I had been thinking about the forthcoming referendum on EU membership, and thought about what would happen if the vote was for leaving.  I believe that the government would prevaricate as much as possible and do its best to delay actually leaving in the hope of finding some way of keeping us in.  I wondered how this strategy could be countered and came up with a suggested course of action.  I wrote to my MP, setting out the suggestion, and the pertinent text of my letter is as follows:

“We have just been told of Cameron’s uninspiring demands for reform of the EU.  They have been ridiculed by some MPs and look like being mostly ignored in Brussels. 

Perhaps the sensible thing to do now would be to lodge a notification in accordance with Article 50 of the Treaty on European Union of Britain’s intention to withdraw from the EU, as this would start the two year clock ticking and that two years will expire at the end of 2017, which is the latest date for the referendum on EU membership to be held. 

Such an action may encourage EU institutions to take Britain a bit more seriously.  It will also give Cameron some credibility within Britain, as many people here believe that he is only saying that he will hold a referendum because he has been backed into a corner, and that he is, at heart, really just Chancellors Merkel’s poodle.

(Ed: Despite today’s Telegraph report that “David Cameron may campaign for Brexit, allies say” ?)

I know that paragraph 4 of Article 50 would exclude Cameron and any British Council member from the discussions of the European Council or the Council, but Cameron has laid out his demands and the EU will either accept them or they won’t.  Such exclusion from these institutions will only benefit Britain’s position as Cameron will not be able to dilute his demands, under EU pressure, if he is not there.  Paragraph 4 does not exclude MEPs from participating in discussions, so perhaps our elected EU representatives should be the ones to represent Britain in any discussions regarding any future relationship with the EU? 

The referendum, if it actually happens, will ultimately show whether or not the public swallow whatever the EU decides of offer us.  If the electorate votes to remain in the EU, then the Article 50 notification can be withdrawn and EU business can resume as usual.  If the electorate votes to leave the EU, then the democratic will of the electorate can be implemented without undue delay.” 
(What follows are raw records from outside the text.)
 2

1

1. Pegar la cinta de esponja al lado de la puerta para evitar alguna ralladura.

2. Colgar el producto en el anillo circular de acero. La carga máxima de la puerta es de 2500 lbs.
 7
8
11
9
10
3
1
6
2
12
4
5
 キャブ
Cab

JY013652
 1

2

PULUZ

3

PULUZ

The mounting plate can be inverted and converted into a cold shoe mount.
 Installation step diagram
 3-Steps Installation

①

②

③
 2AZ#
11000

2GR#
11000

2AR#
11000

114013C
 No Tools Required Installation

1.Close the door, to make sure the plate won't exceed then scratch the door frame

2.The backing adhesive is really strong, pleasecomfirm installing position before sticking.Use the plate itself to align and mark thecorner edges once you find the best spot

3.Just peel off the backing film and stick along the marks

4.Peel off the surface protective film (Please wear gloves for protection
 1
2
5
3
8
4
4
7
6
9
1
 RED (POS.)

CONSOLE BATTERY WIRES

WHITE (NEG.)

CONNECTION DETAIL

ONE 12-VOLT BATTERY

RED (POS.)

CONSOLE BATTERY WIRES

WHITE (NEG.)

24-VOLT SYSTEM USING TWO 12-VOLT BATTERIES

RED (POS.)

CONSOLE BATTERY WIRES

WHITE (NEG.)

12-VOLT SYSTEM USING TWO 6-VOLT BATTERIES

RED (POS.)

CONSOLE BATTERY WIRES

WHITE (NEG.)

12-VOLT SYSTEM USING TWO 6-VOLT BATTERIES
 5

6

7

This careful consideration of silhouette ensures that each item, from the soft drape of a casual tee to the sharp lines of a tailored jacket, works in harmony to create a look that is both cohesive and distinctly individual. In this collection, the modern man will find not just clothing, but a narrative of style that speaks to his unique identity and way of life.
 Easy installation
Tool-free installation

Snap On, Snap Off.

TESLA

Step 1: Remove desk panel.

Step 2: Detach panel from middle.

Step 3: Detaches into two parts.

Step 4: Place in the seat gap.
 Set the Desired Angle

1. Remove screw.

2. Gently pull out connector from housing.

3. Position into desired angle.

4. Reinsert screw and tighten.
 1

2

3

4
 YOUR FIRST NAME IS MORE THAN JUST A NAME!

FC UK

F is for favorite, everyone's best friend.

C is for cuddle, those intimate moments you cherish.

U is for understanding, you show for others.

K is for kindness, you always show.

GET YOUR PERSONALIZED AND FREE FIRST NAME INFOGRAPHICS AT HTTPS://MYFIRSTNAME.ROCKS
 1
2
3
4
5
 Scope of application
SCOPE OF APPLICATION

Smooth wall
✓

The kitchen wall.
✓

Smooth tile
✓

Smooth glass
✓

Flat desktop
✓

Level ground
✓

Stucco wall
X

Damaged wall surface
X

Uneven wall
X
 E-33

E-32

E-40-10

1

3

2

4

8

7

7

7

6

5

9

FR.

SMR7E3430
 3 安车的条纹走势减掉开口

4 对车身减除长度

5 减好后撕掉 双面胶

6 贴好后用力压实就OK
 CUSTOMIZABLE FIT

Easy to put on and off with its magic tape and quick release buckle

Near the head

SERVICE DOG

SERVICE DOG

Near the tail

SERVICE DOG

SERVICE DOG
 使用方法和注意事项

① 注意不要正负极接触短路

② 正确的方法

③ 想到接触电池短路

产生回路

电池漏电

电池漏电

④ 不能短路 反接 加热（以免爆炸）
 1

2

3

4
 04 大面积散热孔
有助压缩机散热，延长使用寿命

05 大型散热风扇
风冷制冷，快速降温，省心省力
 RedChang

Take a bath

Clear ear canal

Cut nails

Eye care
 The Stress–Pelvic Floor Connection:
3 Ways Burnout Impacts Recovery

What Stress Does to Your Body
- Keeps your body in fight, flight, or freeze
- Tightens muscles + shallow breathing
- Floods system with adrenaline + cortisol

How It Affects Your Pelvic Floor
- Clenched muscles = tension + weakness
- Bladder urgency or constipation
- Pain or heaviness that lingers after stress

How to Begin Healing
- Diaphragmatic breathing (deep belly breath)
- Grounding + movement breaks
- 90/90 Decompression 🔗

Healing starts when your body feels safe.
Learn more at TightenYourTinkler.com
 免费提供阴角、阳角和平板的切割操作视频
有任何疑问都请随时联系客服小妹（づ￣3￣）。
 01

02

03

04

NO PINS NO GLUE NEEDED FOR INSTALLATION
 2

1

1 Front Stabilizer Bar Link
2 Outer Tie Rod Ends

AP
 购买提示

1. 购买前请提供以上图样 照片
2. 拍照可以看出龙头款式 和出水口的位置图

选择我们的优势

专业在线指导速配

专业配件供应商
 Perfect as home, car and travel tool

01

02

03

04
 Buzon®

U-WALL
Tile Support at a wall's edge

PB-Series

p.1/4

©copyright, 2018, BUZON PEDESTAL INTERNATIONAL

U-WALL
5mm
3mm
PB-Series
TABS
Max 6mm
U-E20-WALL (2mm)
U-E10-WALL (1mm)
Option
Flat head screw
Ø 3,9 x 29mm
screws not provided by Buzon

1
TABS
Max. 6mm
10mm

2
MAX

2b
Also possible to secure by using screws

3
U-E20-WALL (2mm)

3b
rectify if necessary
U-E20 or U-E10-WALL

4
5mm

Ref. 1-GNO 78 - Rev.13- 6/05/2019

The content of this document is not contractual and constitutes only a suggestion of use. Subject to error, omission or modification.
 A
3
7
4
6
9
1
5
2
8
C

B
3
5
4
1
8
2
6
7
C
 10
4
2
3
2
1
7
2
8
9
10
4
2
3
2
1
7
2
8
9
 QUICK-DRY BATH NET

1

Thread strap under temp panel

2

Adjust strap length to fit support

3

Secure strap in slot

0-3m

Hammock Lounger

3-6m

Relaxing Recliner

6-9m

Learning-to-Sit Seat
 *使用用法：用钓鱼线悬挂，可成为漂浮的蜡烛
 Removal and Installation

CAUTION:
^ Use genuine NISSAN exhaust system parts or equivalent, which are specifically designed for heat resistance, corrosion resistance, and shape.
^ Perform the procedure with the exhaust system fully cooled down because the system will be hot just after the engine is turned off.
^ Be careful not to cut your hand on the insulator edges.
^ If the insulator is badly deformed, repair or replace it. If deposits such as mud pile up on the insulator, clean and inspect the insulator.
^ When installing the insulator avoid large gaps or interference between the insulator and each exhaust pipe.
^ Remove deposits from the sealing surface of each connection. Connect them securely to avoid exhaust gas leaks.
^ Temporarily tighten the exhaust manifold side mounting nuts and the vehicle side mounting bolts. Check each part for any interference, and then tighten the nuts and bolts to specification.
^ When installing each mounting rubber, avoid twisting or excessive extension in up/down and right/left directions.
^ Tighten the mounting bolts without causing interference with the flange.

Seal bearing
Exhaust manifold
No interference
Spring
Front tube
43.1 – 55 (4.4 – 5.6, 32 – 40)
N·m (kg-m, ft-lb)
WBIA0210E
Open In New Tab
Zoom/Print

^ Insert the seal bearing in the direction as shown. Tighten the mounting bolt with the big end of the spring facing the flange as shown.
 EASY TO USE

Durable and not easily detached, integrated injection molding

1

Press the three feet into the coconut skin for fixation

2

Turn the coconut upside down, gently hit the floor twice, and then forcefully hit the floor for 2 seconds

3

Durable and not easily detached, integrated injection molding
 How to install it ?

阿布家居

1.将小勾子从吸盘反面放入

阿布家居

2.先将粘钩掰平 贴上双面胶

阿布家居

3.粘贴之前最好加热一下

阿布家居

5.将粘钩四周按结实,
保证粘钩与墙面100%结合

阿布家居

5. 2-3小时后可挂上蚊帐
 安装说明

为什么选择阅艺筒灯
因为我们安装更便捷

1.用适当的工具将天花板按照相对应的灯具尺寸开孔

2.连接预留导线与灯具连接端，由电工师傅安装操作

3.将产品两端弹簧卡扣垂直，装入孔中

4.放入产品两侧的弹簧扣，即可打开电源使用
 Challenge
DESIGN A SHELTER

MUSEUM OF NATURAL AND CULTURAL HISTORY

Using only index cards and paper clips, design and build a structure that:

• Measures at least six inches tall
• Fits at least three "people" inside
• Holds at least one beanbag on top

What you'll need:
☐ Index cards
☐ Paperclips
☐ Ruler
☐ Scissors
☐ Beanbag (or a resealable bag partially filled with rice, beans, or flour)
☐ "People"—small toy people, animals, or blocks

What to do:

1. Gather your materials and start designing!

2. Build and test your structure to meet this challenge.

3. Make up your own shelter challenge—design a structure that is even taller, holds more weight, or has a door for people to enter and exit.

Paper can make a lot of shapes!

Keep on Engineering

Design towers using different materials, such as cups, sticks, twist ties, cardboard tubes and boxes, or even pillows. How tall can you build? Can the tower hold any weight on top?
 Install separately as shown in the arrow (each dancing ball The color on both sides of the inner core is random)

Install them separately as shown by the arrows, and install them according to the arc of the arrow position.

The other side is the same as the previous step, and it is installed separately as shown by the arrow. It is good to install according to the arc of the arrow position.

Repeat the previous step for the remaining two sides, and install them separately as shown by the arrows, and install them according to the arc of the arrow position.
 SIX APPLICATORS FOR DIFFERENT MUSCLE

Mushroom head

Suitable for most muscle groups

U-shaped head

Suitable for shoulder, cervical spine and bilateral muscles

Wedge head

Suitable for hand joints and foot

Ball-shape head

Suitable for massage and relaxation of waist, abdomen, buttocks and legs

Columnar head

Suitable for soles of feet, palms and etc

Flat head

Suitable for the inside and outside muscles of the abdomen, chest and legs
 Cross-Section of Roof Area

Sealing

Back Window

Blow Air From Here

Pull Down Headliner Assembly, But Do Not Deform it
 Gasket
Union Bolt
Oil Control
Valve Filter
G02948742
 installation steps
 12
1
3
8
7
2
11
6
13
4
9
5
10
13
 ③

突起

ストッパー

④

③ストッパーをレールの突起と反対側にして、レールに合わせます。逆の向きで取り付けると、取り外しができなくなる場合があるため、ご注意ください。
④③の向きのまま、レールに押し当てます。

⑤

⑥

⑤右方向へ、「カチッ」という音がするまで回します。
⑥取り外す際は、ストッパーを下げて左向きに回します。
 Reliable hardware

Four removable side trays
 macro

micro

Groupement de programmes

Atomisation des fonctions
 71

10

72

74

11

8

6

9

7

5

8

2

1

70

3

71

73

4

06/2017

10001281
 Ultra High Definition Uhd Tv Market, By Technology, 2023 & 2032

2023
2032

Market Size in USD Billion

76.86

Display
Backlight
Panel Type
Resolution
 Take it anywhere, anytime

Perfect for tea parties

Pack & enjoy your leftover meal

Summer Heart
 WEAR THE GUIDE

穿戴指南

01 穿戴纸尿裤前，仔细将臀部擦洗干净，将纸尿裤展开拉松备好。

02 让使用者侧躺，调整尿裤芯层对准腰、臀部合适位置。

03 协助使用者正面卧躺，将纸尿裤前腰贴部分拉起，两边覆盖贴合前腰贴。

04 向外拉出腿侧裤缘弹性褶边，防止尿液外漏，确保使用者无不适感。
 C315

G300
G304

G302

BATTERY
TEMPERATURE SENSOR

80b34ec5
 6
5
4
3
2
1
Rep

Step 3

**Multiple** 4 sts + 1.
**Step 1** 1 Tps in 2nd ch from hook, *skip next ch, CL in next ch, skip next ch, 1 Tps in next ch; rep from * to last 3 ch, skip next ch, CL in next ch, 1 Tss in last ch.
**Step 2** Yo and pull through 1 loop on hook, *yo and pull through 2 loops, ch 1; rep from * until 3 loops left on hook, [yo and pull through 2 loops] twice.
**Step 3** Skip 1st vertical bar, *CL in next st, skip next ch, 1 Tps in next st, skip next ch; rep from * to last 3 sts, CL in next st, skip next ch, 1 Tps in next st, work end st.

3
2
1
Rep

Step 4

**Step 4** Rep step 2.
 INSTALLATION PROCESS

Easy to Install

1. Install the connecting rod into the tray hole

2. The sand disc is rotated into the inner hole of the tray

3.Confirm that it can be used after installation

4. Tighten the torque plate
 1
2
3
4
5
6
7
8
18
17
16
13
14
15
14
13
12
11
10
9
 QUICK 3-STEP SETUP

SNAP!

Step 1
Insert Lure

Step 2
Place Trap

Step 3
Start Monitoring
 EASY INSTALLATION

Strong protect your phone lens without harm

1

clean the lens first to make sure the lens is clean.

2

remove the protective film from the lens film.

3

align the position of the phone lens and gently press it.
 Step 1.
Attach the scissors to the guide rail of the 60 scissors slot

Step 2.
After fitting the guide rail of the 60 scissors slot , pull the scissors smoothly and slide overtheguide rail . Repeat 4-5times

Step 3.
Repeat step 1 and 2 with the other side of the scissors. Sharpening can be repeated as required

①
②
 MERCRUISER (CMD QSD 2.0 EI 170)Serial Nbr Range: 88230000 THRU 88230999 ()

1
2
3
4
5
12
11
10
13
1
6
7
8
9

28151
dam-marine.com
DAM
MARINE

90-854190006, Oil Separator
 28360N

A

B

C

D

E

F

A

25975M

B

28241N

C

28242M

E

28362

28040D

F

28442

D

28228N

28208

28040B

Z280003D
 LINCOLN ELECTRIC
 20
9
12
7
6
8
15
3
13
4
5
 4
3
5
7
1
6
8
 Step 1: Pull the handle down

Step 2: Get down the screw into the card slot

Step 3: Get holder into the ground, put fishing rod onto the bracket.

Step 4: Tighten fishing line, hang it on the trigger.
The reply I got from my MP said:

I have taken careful note of what you have to say but I don’t think that the suggestion you make regarding article 50 is practical.” 

This comes as no surprise, but I thought it was worth a try.  If an Article 50 notice was lodged with the EU, and the referendum result was to leave, it would be virtually impossible for the government to find an excuse to keep us in.  He goes on to say:

“As far as the EU referendum is concerned, I am in the “wait and see” camp.  As it stands today I feel the price of staying in the single market is too high.” 

This remark about the price of the single market being too high is refreshing, but it would have been nice to have a mention of things like immigration and sovereignty as well as just the single market.  I still suspect that the “wait and see” bit is about waiting to see how the whips tell him to vote.